> [Collected data entries]:
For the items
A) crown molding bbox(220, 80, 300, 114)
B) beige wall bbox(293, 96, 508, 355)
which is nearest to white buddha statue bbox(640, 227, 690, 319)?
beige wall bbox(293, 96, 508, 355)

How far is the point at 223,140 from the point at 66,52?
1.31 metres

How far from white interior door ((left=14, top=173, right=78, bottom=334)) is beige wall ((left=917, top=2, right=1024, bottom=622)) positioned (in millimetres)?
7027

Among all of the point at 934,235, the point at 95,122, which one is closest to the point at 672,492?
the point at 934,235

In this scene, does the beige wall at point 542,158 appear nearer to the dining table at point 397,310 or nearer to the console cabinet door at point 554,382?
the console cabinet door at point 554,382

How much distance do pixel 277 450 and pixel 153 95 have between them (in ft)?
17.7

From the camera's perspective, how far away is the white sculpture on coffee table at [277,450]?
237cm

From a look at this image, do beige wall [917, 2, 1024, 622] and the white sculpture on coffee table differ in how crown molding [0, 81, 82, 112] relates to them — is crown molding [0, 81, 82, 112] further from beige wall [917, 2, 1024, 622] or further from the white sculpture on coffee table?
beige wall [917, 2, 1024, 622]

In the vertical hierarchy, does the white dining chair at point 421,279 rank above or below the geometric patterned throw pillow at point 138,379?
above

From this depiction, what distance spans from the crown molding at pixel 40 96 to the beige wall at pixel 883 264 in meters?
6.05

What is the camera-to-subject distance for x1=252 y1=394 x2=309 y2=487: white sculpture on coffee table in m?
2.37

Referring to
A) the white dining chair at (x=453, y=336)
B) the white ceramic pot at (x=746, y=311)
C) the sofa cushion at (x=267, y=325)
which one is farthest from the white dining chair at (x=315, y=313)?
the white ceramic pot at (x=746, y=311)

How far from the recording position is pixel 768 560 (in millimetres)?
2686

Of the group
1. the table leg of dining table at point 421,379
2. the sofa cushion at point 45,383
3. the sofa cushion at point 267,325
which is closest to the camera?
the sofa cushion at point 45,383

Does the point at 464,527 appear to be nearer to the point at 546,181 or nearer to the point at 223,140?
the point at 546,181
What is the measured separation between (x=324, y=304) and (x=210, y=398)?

> [Exercise]: Copy out the stretch of the data from the line containing "Referring to" through the final line of the data, without changing anything.

> [Complete answer]:
Referring to
A) the white dining chair at (x=453, y=336)
B) the white ceramic pot at (x=746, y=311)
C) the sofa cushion at (x=267, y=325)
which one is farthest from the white dining chair at (x=315, y=313)?
the white ceramic pot at (x=746, y=311)

How far from the recording position is pixel 768 560 (in millimetres)?
2686

Of the group
1. the table leg of dining table at point 421,379
2. the sofa cushion at point 45,383
3. the sofa cushion at point 267,325
which is closest to the camera?
the sofa cushion at point 45,383

Does the point at 464,527 appear to be nearer to the point at 546,181 or nearer to the point at 223,140?
the point at 546,181
What is the measured separation between (x=324, y=304) and (x=210, y=398)?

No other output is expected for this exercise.